I don't have a good story here, but my avatar wants you all to know the title of this thread is AWESOME!
For some reason I feel like somebody may of posted this before, i'm not positive though. The last few seconds are my favorite, Joe Rogan is the man!
A few years ago, it came to light that my friends girlfriend had rampantly cheated on him while he was away at uni. He started telling us that she had anal sex with someone she worked with when Chris interrupted him "well at least she not only had sex behind your back, but yours as well" I had to bite my tongue hard enough to make it bleed otherwise I would have broke a rib laughing at my poor friend
The best I've ever come up with was to scream "la la la la la no one gives a shit" whenever my college roommate, who never shut the fuck up for the whole year we lived together, would complain about toilet paper or the thermostat. It sounds stupid and childish, but my other two roommates and I found it hysterical. Focus: Dorothy Parker: “Mr. Coolidge, I've made a bet against a fellow who said it was impossible to get more than two words out of you.” Calvin Coolidge: "You lose"
Listen, I said I couldn't claim credit for it nor could I remember who said it. I haven't read IHTSBIH since the book was first released, so sue me. I'm also pretty sure that I remember hearing that line years before I had ever even heard of TM.
I would like to think that I have had a few good one liners in my day, but the only one that really stands it is the one I delivered to a former college roommate. When we moved in together he said that he hated having dirty dishes in the sink and that he would always do them even if he wasn't the one to actually use them. I thought this was fucking awesome. Cue the end of the semester when he didn't do jack shit in the dishes department even when he was the one that dirtied them. It became a point of contention in our house to no avail. Then the last week of the semester he was finally doing dishes when we cleaned the entire house. When he was doing them he sloshed water all over the counters. Him: Man, I always get water all over the place. I don't know how to stop it. Me: Well, Chris, there is only one thing to say: practice more.

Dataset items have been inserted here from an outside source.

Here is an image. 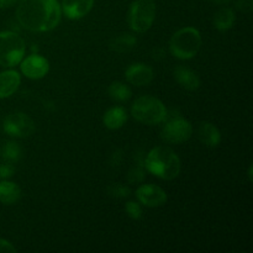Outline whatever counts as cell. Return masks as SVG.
<instances>
[{"label": "cell", "instance_id": "1", "mask_svg": "<svg viewBox=\"0 0 253 253\" xmlns=\"http://www.w3.org/2000/svg\"><path fill=\"white\" fill-rule=\"evenodd\" d=\"M62 9L57 0H21L16 19L22 27L32 32H47L61 21Z\"/></svg>", "mask_w": 253, "mask_h": 253}, {"label": "cell", "instance_id": "2", "mask_svg": "<svg viewBox=\"0 0 253 253\" xmlns=\"http://www.w3.org/2000/svg\"><path fill=\"white\" fill-rule=\"evenodd\" d=\"M145 167L150 173L165 180H172L179 175L180 160L177 153L167 146H158L148 152Z\"/></svg>", "mask_w": 253, "mask_h": 253}, {"label": "cell", "instance_id": "3", "mask_svg": "<svg viewBox=\"0 0 253 253\" xmlns=\"http://www.w3.org/2000/svg\"><path fill=\"white\" fill-rule=\"evenodd\" d=\"M200 47H202V36L194 27H184L178 30L169 41L170 53L179 59L194 58Z\"/></svg>", "mask_w": 253, "mask_h": 253}, {"label": "cell", "instance_id": "4", "mask_svg": "<svg viewBox=\"0 0 253 253\" xmlns=\"http://www.w3.org/2000/svg\"><path fill=\"white\" fill-rule=\"evenodd\" d=\"M131 115L146 125H157L167 119V109L160 99L145 95L136 99L131 106Z\"/></svg>", "mask_w": 253, "mask_h": 253}, {"label": "cell", "instance_id": "5", "mask_svg": "<svg viewBox=\"0 0 253 253\" xmlns=\"http://www.w3.org/2000/svg\"><path fill=\"white\" fill-rule=\"evenodd\" d=\"M26 46L21 37L11 31L0 32V66L12 68L22 61Z\"/></svg>", "mask_w": 253, "mask_h": 253}, {"label": "cell", "instance_id": "6", "mask_svg": "<svg viewBox=\"0 0 253 253\" xmlns=\"http://www.w3.org/2000/svg\"><path fill=\"white\" fill-rule=\"evenodd\" d=\"M156 17L155 0H133L128 10V25L138 34L151 29Z\"/></svg>", "mask_w": 253, "mask_h": 253}, {"label": "cell", "instance_id": "7", "mask_svg": "<svg viewBox=\"0 0 253 253\" xmlns=\"http://www.w3.org/2000/svg\"><path fill=\"white\" fill-rule=\"evenodd\" d=\"M193 135V126L182 118H172L165 124L161 131V138L166 143L178 145L189 140Z\"/></svg>", "mask_w": 253, "mask_h": 253}, {"label": "cell", "instance_id": "8", "mask_svg": "<svg viewBox=\"0 0 253 253\" xmlns=\"http://www.w3.org/2000/svg\"><path fill=\"white\" fill-rule=\"evenodd\" d=\"M4 131L12 137H29L35 132V123L24 113H12L4 120Z\"/></svg>", "mask_w": 253, "mask_h": 253}, {"label": "cell", "instance_id": "9", "mask_svg": "<svg viewBox=\"0 0 253 253\" xmlns=\"http://www.w3.org/2000/svg\"><path fill=\"white\" fill-rule=\"evenodd\" d=\"M136 197L141 204L148 208L162 207L167 202V193L155 184L141 185L136 190Z\"/></svg>", "mask_w": 253, "mask_h": 253}, {"label": "cell", "instance_id": "10", "mask_svg": "<svg viewBox=\"0 0 253 253\" xmlns=\"http://www.w3.org/2000/svg\"><path fill=\"white\" fill-rule=\"evenodd\" d=\"M20 63H21L20 68H21L22 74L30 79L43 78L49 71L48 61L40 54H31L22 59Z\"/></svg>", "mask_w": 253, "mask_h": 253}, {"label": "cell", "instance_id": "11", "mask_svg": "<svg viewBox=\"0 0 253 253\" xmlns=\"http://www.w3.org/2000/svg\"><path fill=\"white\" fill-rule=\"evenodd\" d=\"M125 77L127 82L136 86L148 85L155 78L153 69L150 66L143 63L131 64L125 72Z\"/></svg>", "mask_w": 253, "mask_h": 253}, {"label": "cell", "instance_id": "12", "mask_svg": "<svg viewBox=\"0 0 253 253\" xmlns=\"http://www.w3.org/2000/svg\"><path fill=\"white\" fill-rule=\"evenodd\" d=\"M94 5V0H62L61 9L71 20H79L89 14Z\"/></svg>", "mask_w": 253, "mask_h": 253}, {"label": "cell", "instance_id": "13", "mask_svg": "<svg viewBox=\"0 0 253 253\" xmlns=\"http://www.w3.org/2000/svg\"><path fill=\"white\" fill-rule=\"evenodd\" d=\"M198 138L207 147L215 148L221 142V133L214 124L203 121L198 126Z\"/></svg>", "mask_w": 253, "mask_h": 253}, {"label": "cell", "instance_id": "14", "mask_svg": "<svg viewBox=\"0 0 253 253\" xmlns=\"http://www.w3.org/2000/svg\"><path fill=\"white\" fill-rule=\"evenodd\" d=\"M21 83V77L19 72L10 69L0 73V99L11 96L19 89Z\"/></svg>", "mask_w": 253, "mask_h": 253}, {"label": "cell", "instance_id": "15", "mask_svg": "<svg viewBox=\"0 0 253 253\" xmlns=\"http://www.w3.org/2000/svg\"><path fill=\"white\" fill-rule=\"evenodd\" d=\"M174 78L185 90L195 91L200 86V79L198 74L184 66H178L174 69Z\"/></svg>", "mask_w": 253, "mask_h": 253}, {"label": "cell", "instance_id": "16", "mask_svg": "<svg viewBox=\"0 0 253 253\" xmlns=\"http://www.w3.org/2000/svg\"><path fill=\"white\" fill-rule=\"evenodd\" d=\"M127 120V114L123 106H113L104 114L103 123L109 130H118L123 127Z\"/></svg>", "mask_w": 253, "mask_h": 253}, {"label": "cell", "instance_id": "17", "mask_svg": "<svg viewBox=\"0 0 253 253\" xmlns=\"http://www.w3.org/2000/svg\"><path fill=\"white\" fill-rule=\"evenodd\" d=\"M137 43V39L132 34H121L114 37L109 43V48L116 53H127L132 51Z\"/></svg>", "mask_w": 253, "mask_h": 253}, {"label": "cell", "instance_id": "18", "mask_svg": "<svg viewBox=\"0 0 253 253\" xmlns=\"http://www.w3.org/2000/svg\"><path fill=\"white\" fill-rule=\"evenodd\" d=\"M21 198V189L12 182H0V203L5 205H12Z\"/></svg>", "mask_w": 253, "mask_h": 253}, {"label": "cell", "instance_id": "19", "mask_svg": "<svg viewBox=\"0 0 253 253\" xmlns=\"http://www.w3.org/2000/svg\"><path fill=\"white\" fill-rule=\"evenodd\" d=\"M236 20L235 11L230 7H222L214 15V26L219 31H227L231 29Z\"/></svg>", "mask_w": 253, "mask_h": 253}, {"label": "cell", "instance_id": "20", "mask_svg": "<svg viewBox=\"0 0 253 253\" xmlns=\"http://www.w3.org/2000/svg\"><path fill=\"white\" fill-rule=\"evenodd\" d=\"M108 93L111 100L118 101V103H125L132 95V91H131L130 86L126 85L125 83H121V82H114V83H111L109 85Z\"/></svg>", "mask_w": 253, "mask_h": 253}, {"label": "cell", "instance_id": "21", "mask_svg": "<svg viewBox=\"0 0 253 253\" xmlns=\"http://www.w3.org/2000/svg\"><path fill=\"white\" fill-rule=\"evenodd\" d=\"M22 156V150L19 143L14 141H7L0 148V157L2 158L4 162L16 163L19 162Z\"/></svg>", "mask_w": 253, "mask_h": 253}, {"label": "cell", "instance_id": "22", "mask_svg": "<svg viewBox=\"0 0 253 253\" xmlns=\"http://www.w3.org/2000/svg\"><path fill=\"white\" fill-rule=\"evenodd\" d=\"M108 193L111 195V197L123 199V198H127L128 195H130L131 190L130 188L121 184V183H115V184H111L110 187L108 188Z\"/></svg>", "mask_w": 253, "mask_h": 253}, {"label": "cell", "instance_id": "23", "mask_svg": "<svg viewBox=\"0 0 253 253\" xmlns=\"http://www.w3.org/2000/svg\"><path fill=\"white\" fill-rule=\"evenodd\" d=\"M125 211L131 219L138 220L142 217V209L141 205L136 202H127L125 205Z\"/></svg>", "mask_w": 253, "mask_h": 253}, {"label": "cell", "instance_id": "24", "mask_svg": "<svg viewBox=\"0 0 253 253\" xmlns=\"http://www.w3.org/2000/svg\"><path fill=\"white\" fill-rule=\"evenodd\" d=\"M146 174H145V170L141 166H136V167L131 168L130 172L127 174V180L130 183H142L145 180Z\"/></svg>", "mask_w": 253, "mask_h": 253}, {"label": "cell", "instance_id": "25", "mask_svg": "<svg viewBox=\"0 0 253 253\" xmlns=\"http://www.w3.org/2000/svg\"><path fill=\"white\" fill-rule=\"evenodd\" d=\"M15 173V166L14 163L10 162H4L2 165H0V178L1 179H9L14 175Z\"/></svg>", "mask_w": 253, "mask_h": 253}, {"label": "cell", "instance_id": "26", "mask_svg": "<svg viewBox=\"0 0 253 253\" xmlns=\"http://www.w3.org/2000/svg\"><path fill=\"white\" fill-rule=\"evenodd\" d=\"M236 9L244 14H251L253 10V0H237Z\"/></svg>", "mask_w": 253, "mask_h": 253}, {"label": "cell", "instance_id": "27", "mask_svg": "<svg viewBox=\"0 0 253 253\" xmlns=\"http://www.w3.org/2000/svg\"><path fill=\"white\" fill-rule=\"evenodd\" d=\"M16 249L6 240L0 239V253H15Z\"/></svg>", "mask_w": 253, "mask_h": 253}, {"label": "cell", "instance_id": "28", "mask_svg": "<svg viewBox=\"0 0 253 253\" xmlns=\"http://www.w3.org/2000/svg\"><path fill=\"white\" fill-rule=\"evenodd\" d=\"M151 57L156 61H162V59L166 58V52L162 48H155L152 51V56Z\"/></svg>", "mask_w": 253, "mask_h": 253}, {"label": "cell", "instance_id": "29", "mask_svg": "<svg viewBox=\"0 0 253 253\" xmlns=\"http://www.w3.org/2000/svg\"><path fill=\"white\" fill-rule=\"evenodd\" d=\"M17 1L19 0H0V7L1 9H6V7H10L16 4Z\"/></svg>", "mask_w": 253, "mask_h": 253}, {"label": "cell", "instance_id": "30", "mask_svg": "<svg viewBox=\"0 0 253 253\" xmlns=\"http://www.w3.org/2000/svg\"><path fill=\"white\" fill-rule=\"evenodd\" d=\"M211 1L216 5H226V4H229L231 0H211Z\"/></svg>", "mask_w": 253, "mask_h": 253}, {"label": "cell", "instance_id": "31", "mask_svg": "<svg viewBox=\"0 0 253 253\" xmlns=\"http://www.w3.org/2000/svg\"><path fill=\"white\" fill-rule=\"evenodd\" d=\"M249 177H250V180L252 182V166H250V169H249Z\"/></svg>", "mask_w": 253, "mask_h": 253}]
</instances>
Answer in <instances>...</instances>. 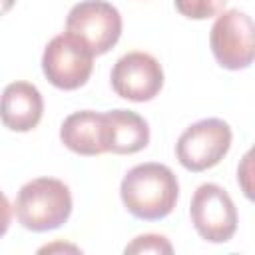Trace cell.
<instances>
[{
    "label": "cell",
    "mask_w": 255,
    "mask_h": 255,
    "mask_svg": "<svg viewBox=\"0 0 255 255\" xmlns=\"http://www.w3.org/2000/svg\"><path fill=\"white\" fill-rule=\"evenodd\" d=\"M94 54L68 32L54 36L42 54V72L60 90L82 88L92 74Z\"/></svg>",
    "instance_id": "obj_7"
},
{
    "label": "cell",
    "mask_w": 255,
    "mask_h": 255,
    "mask_svg": "<svg viewBox=\"0 0 255 255\" xmlns=\"http://www.w3.org/2000/svg\"><path fill=\"white\" fill-rule=\"evenodd\" d=\"M14 211L18 223L28 231L58 229L72 213L70 187L56 177H36L20 187Z\"/></svg>",
    "instance_id": "obj_2"
},
{
    "label": "cell",
    "mask_w": 255,
    "mask_h": 255,
    "mask_svg": "<svg viewBox=\"0 0 255 255\" xmlns=\"http://www.w3.org/2000/svg\"><path fill=\"white\" fill-rule=\"evenodd\" d=\"M44 114L40 90L30 82H12L0 96V122L12 131L34 129Z\"/></svg>",
    "instance_id": "obj_9"
},
{
    "label": "cell",
    "mask_w": 255,
    "mask_h": 255,
    "mask_svg": "<svg viewBox=\"0 0 255 255\" xmlns=\"http://www.w3.org/2000/svg\"><path fill=\"white\" fill-rule=\"evenodd\" d=\"M189 217L199 237L209 243H227L237 231L235 203L217 183H203L195 189Z\"/></svg>",
    "instance_id": "obj_6"
},
{
    "label": "cell",
    "mask_w": 255,
    "mask_h": 255,
    "mask_svg": "<svg viewBox=\"0 0 255 255\" xmlns=\"http://www.w3.org/2000/svg\"><path fill=\"white\" fill-rule=\"evenodd\" d=\"M66 32L78 38L94 56L110 52L122 36V16L106 0H82L66 18Z\"/></svg>",
    "instance_id": "obj_3"
},
{
    "label": "cell",
    "mask_w": 255,
    "mask_h": 255,
    "mask_svg": "<svg viewBox=\"0 0 255 255\" xmlns=\"http://www.w3.org/2000/svg\"><path fill=\"white\" fill-rule=\"evenodd\" d=\"M114 92L129 102H149L163 88L161 64L147 52H128L112 68Z\"/></svg>",
    "instance_id": "obj_8"
},
{
    "label": "cell",
    "mask_w": 255,
    "mask_h": 255,
    "mask_svg": "<svg viewBox=\"0 0 255 255\" xmlns=\"http://www.w3.org/2000/svg\"><path fill=\"white\" fill-rule=\"evenodd\" d=\"M62 245H58V247H44V249H40V251H52V249H60ZM64 249H76V247H66L64 245Z\"/></svg>",
    "instance_id": "obj_16"
},
{
    "label": "cell",
    "mask_w": 255,
    "mask_h": 255,
    "mask_svg": "<svg viewBox=\"0 0 255 255\" xmlns=\"http://www.w3.org/2000/svg\"><path fill=\"white\" fill-rule=\"evenodd\" d=\"M104 114L94 110H82L70 114L60 128L62 143L78 155H100L106 153L104 141Z\"/></svg>",
    "instance_id": "obj_11"
},
{
    "label": "cell",
    "mask_w": 255,
    "mask_h": 255,
    "mask_svg": "<svg viewBox=\"0 0 255 255\" xmlns=\"http://www.w3.org/2000/svg\"><path fill=\"white\" fill-rule=\"evenodd\" d=\"M104 141L106 153L129 155L141 151L149 143L147 122L131 110H110L104 112Z\"/></svg>",
    "instance_id": "obj_10"
},
{
    "label": "cell",
    "mask_w": 255,
    "mask_h": 255,
    "mask_svg": "<svg viewBox=\"0 0 255 255\" xmlns=\"http://www.w3.org/2000/svg\"><path fill=\"white\" fill-rule=\"evenodd\" d=\"M14 4H16V0H0V16H4L6 12H10Z\"/></svg>",
    "instance_id": "obj_15"
},
{
    "label": "cell",
    "mask_w": 255,
    "mask_h": 255,
    "mask_svg": "<svg viewBox=\"0 0 255 255\" xmlns=\"http://www.w3.org/2000/svg\"><path fill=\"white\" fill-rule=\"evenodd\" d=\"M231 128L219 118H205L191 124L175 143L179 163L189 171H205L217 165L231 147Z\"/></svg>",
    "instance_id": "obj_4"
},
{
    "label": "cell",
    "mask_w": 255,
    "mask_h": 255,
    "mask_svg": "<svg viewBox=\"0 0 255 255\" xmlns=\"http://www.w3.org/2000/svg\"><path fill=\"white\" fill-rule=\"evenodd\" d=\"M124 251L126 253H171L173 247L163 235L145 233V235H137L129 245H126Z\"/></svg>",
    "instance_id": "obj_13"
},
{
    "label": "cell",
    "mask_w": 255,
    "mask_h": 255,
    "mask_svg": "<svg viewBox=\"0 0 255 255\" xmlns=\"http://www.w3.org/2000/svg\"><path fill=\"white\" fill-rule=\"evenodd\" d=\"M120 197L133 217L157 221L173 211L179 197V183L167 165L147 161L131 167L124 175Z\"/></svg>",
    "instance_id": "obj_1"
},
{
    "label": "cell",
    "mask_w": 255,
    "mask_h": 255,
    "mask_svg": "<svg viewBox=\"0 0 255 255\" xmlns=\"http://www.w3.org/2000/svg\"><path fill=\"white\" fill-rule=\"evenodd\" d=\"M10 221H12V205H10L8 197L0 191V237L8 231Z\"/></svg>",
    "instance_id": "obj_14"
},
{
    "label": "cell",
    "mask_w": 255,
    "mask_h": 255,
    "mask_svg": "<svg viewBox=\"0 0 255 255\" xmlns=\"http://www.w3.org/2000/svg\"><path fill=\"white\" fill-rule=\"evenodd\" d=\"M253 20L237 8L217 14L209 32V46L217 64L225 70H245L255 56Z\"/></svg>",
    "instance_id": "obj_5"
},
{
    "label": "cell",
    "mask_w": 255,
    "mask_h": 255,
    "mask_svg": "<svg viewBox=\"0 0 255 255\" xmlns=\"http://www.w3.org/2000/svg\"><path fill=\"white\" fill-rule=\"evenodd\" d=\"M227 0H175V10L191 20L213 18L223 12Z\"/></svg>",
    "instance_id": "obj_12"
}]
</instances>
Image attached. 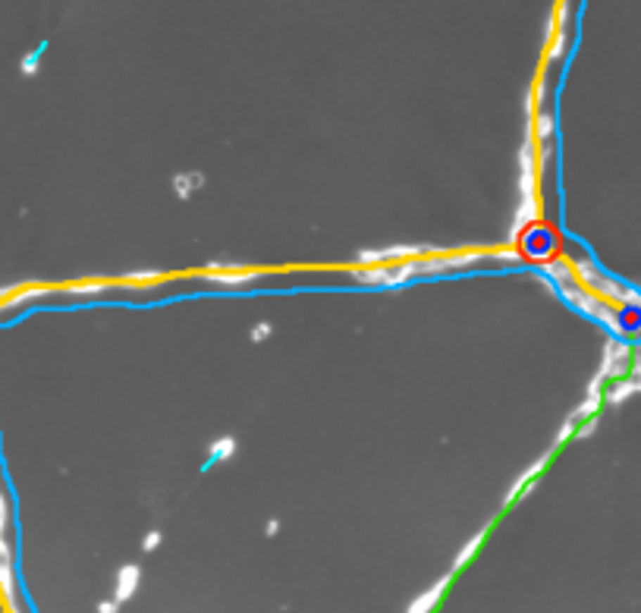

I'm sitting in the student lobby trying to figure out an exceptionally long contract case when a girl sits next to me and tries to make some small talk. Girl: How are you? Me: Pretty good, a little stressed over this case. Girl: Don't worry, God never gives you more than you can handle. Me: Really? Then how do you explain the suicide rate?
This is a second hand story that I heard from one of my coworkers, so I can't vouch for its truthfulness, but it's still pretty funny. The guy that plays Bill Walsh on Entourage is at a party, and apparently the actor's personality isn't too far off from the character, so he naturally ends up in a fight with someone. Billy ends up getting his ass kicked, and while he's laying on the floor, the victor in the fight stands over him and declares "I am Queens Boulevard!"
I had a friend, Bill, in college who was full of biting, sarcastic comebacks. His roommate, Brandon, had a girlfriend who lived in the city but didn’t attend our school, and he also had a girl from another college in town he used for free sex. The free sex girl somehow found out about the girlfriend and called up one day asking for Brandon (this was before everyone had cell phones). Bill answered the phone and told her Brandon wasn’t there. She told him to give Brandon a message – that she knew about Sasha and she knew that Brandon was just using her for sex, along with a few other choice insults. Bill listened calmly as if he was sympathetic then asked “Okay, now how do you spell Sasha?”
One day at my old job, I was having a conversation about some sort of video game with a co-worker. My old boss fired off the following. "Jesus, Jimmy. You're the biggest nerd I've ever met." I immediately responded, "Says the guy that owns a computer repair shop." I went out for a victory cigarette to peals of laughter.
"My dear, do you have any unexpressed thoughts?" George S. Kaufman Kaufman, commenting on a new play: "I saw it under the worst possible conditions. The curtain was up." Ill. Gov. Rod Blogo-whatever, on The Late Show: "I've wanted to be on your show in the worst way!" Letterman: "Well, you made it in the worst way." Letterman, closing the Jocquin Phoenix "I'm retiring from acting and becoming a rapper" interview: "Well, Jocquin, I'm sorry you couldn't be here tonight."